One interesting topic, only mentioned toward the end of the workshop, was the situation of INFN. The institute consistently demonstrates its worth by winning grants and classifying on top when official evaluations are carried out, and yet we are stuck in a situation where we cannot hire more young researchers (for each retirement, only 20% of the freed resources can be used for new hirings). Italian governments come and go, with no apparent intent to improve the situation until now. Ferroni correctly explained that to change the situation all the 1800 INFN employees should quit their job, after which it would indeed be possible to hire 500 younger and more proactive scientists, bringing in new energy. But I suppose it was not a real suggestion.
Diatriba mode on
Among the sad notes, I was struck when an esteemed colleague nonchalantly talked about a measurement of a fundamental constant (whose value was quoted as 0.110+-0.0027) as a "40 sigma" measurement. He also referred to another quantity measured far from zero as a "25 sigma" result. The speaker fell in the same conceptual mistake when he referred to the sum of neutrino masses, measured at 0.36+-0.10 eV, as a "3.6 sigma" result.

Challenge 1: According to the passage on INFN, what share of the resources freed by each retirement may be used for new hirings?
The records below are unrelated to the passage on INFN.

Dataset content:
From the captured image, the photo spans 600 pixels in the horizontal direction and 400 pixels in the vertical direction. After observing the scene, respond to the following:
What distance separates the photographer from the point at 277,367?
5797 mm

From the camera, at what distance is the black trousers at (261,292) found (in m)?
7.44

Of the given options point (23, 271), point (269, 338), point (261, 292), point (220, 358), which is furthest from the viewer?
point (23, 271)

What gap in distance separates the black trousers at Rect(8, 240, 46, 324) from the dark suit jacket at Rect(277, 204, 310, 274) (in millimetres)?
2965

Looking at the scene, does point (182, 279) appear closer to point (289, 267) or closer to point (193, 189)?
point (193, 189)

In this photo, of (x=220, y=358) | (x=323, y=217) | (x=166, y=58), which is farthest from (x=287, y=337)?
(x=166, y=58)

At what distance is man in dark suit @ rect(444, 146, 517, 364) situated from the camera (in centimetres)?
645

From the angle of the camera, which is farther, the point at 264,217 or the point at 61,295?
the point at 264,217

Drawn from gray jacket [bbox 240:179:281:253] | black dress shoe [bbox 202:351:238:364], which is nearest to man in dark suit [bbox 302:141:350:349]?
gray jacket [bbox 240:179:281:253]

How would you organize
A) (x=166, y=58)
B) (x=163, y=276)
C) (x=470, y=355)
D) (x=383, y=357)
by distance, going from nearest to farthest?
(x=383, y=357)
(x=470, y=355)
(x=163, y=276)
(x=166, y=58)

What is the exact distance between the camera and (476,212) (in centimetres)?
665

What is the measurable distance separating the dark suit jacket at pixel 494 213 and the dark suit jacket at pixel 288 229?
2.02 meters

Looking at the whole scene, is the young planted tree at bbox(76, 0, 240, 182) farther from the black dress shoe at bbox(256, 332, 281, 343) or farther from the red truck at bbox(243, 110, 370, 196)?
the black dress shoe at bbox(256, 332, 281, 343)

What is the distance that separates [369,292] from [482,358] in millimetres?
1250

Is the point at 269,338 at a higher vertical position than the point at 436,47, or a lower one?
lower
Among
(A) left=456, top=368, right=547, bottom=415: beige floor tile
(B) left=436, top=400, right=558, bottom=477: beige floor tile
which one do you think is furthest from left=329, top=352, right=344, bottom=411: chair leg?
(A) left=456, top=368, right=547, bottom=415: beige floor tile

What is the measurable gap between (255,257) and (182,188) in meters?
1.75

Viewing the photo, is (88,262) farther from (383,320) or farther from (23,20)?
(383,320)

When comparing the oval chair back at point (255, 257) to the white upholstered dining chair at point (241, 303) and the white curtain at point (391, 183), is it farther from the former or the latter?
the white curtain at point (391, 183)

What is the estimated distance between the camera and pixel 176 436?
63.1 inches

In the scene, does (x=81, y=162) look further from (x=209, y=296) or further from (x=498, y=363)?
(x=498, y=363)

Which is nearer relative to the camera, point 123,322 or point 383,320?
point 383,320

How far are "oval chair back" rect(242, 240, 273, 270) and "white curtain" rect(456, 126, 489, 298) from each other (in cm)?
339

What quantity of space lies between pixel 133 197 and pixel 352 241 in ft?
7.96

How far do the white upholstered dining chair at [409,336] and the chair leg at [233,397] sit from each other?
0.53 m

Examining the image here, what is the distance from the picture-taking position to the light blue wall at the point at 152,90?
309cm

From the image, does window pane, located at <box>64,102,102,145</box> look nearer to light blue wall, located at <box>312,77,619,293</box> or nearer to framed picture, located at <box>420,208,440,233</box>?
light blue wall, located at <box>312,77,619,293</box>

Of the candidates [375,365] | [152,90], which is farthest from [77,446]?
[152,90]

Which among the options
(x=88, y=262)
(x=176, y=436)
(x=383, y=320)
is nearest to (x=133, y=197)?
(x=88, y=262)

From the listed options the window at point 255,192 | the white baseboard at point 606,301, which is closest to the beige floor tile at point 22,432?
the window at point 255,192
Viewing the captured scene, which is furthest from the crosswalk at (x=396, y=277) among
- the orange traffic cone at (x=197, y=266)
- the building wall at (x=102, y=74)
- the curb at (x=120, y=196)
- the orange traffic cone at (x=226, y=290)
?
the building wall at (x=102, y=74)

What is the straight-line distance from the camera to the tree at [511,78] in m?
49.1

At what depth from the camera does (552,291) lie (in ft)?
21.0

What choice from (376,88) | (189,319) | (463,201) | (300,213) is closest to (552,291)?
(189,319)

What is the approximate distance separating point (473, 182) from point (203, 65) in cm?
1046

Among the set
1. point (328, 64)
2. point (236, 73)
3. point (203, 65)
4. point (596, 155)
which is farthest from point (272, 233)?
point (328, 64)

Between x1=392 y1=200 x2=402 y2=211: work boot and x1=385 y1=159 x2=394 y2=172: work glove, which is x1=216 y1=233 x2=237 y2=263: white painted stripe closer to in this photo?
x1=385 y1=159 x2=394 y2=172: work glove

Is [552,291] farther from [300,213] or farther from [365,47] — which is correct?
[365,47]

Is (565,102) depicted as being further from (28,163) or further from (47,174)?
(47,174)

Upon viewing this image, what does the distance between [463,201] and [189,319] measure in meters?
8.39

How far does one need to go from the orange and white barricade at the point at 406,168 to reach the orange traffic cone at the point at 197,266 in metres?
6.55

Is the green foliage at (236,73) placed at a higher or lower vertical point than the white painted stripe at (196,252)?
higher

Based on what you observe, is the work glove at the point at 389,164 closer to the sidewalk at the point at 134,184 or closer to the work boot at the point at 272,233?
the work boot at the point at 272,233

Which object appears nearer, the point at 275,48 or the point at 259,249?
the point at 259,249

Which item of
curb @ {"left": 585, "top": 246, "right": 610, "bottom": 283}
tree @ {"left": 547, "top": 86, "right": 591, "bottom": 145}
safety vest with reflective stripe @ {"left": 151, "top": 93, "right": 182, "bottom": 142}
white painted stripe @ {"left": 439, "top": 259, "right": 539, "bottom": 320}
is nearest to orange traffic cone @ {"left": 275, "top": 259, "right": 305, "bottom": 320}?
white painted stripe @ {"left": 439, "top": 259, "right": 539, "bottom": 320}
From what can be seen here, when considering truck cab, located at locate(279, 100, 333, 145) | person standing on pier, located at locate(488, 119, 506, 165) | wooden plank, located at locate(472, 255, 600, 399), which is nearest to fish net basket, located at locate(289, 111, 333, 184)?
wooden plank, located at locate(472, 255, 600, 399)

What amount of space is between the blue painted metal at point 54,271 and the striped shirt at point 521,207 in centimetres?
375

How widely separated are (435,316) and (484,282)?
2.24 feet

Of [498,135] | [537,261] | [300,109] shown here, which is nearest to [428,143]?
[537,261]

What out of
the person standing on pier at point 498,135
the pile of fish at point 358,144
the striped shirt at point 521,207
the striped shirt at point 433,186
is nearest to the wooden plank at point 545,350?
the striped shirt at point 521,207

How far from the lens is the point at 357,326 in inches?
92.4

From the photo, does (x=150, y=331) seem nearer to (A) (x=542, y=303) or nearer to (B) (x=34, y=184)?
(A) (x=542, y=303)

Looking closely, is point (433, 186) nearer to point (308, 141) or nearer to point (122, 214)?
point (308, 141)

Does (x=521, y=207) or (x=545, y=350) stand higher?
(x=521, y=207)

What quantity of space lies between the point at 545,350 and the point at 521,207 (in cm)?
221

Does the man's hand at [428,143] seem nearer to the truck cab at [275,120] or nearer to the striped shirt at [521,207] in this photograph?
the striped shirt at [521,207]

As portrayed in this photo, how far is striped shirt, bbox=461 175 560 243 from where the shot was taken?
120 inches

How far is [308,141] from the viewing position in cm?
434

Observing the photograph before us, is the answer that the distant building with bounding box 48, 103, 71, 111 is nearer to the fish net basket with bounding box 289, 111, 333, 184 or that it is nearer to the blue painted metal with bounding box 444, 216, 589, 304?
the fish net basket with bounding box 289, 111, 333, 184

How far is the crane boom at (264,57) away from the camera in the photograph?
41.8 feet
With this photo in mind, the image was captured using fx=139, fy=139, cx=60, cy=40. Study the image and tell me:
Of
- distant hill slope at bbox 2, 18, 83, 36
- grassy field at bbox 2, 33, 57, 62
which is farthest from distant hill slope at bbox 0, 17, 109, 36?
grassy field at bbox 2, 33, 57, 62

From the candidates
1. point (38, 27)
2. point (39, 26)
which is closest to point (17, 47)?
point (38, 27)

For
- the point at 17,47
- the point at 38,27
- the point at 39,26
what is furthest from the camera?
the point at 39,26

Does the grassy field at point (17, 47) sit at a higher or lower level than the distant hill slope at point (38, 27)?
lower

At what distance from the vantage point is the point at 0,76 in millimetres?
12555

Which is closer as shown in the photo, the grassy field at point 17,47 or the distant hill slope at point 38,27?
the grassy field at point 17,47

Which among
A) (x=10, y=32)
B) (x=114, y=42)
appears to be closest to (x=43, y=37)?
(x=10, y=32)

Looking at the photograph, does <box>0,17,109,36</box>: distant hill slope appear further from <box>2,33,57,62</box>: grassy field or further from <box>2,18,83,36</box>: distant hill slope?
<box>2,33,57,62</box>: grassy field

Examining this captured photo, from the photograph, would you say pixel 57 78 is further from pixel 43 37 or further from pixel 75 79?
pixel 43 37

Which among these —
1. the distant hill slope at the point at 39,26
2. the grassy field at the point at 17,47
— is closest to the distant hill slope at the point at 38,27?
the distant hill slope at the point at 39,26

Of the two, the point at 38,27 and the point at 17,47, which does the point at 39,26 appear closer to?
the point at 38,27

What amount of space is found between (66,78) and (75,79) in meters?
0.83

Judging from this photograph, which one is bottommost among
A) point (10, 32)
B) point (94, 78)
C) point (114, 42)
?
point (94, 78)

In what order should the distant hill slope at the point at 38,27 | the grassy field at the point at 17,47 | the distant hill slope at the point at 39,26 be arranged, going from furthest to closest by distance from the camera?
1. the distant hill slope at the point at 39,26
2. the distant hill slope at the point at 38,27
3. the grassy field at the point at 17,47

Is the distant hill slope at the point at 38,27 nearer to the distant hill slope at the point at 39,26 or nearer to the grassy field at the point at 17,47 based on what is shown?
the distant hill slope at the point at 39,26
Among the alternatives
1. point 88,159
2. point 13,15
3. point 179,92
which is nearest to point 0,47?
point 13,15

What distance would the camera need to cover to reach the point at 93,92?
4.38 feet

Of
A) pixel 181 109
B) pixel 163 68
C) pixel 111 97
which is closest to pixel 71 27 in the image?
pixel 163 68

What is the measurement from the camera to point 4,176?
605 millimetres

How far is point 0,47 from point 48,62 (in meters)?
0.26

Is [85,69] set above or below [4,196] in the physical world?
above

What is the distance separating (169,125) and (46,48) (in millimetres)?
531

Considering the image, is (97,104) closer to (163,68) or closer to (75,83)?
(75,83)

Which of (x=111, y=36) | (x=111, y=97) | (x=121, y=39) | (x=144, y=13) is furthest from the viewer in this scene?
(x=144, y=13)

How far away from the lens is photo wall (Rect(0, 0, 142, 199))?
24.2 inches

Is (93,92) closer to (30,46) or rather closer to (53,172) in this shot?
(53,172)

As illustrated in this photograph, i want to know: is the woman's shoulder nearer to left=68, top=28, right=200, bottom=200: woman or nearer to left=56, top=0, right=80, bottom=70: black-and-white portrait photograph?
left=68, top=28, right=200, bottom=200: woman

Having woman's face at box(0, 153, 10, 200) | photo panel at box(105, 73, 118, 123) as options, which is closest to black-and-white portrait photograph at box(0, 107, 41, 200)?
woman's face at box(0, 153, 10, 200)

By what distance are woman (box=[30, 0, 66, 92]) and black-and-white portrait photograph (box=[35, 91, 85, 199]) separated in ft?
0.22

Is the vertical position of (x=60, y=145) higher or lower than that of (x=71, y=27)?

Challenge 2: List every line of the records that contains the word "scene", matching case exactly.

Written response 1: Only 20%.

Written response 2:
From the captured image, the photo spans 600 pixels in the horizontal direction and 400 pixels in the vertical direction. After observing the scene, respond to the following:
Looking at the scene, does point (182, 279) appear closer to point (289, 267) or closer to point (193, 189)?
Looking at the whole scene, is the young planted tree at bbox(76, 0, 240, 182) farther from the black dress shoe at bbox(256, 332, 281, 343) or farther from the red truck at bbox(243, 110, 370, 196)?
In the scene, does (x=81, y=162) look further from (x=209, y=296) or further from (x=498, y=363)?
Viewing the captured scene, which is furthest from the crosswalk at (x=396, y=277) among
Which of (x=111, y=36) | (x=111, y=97) | (x=121, y=39) | (x=144, y=13) is furthest from the viewer in this scene?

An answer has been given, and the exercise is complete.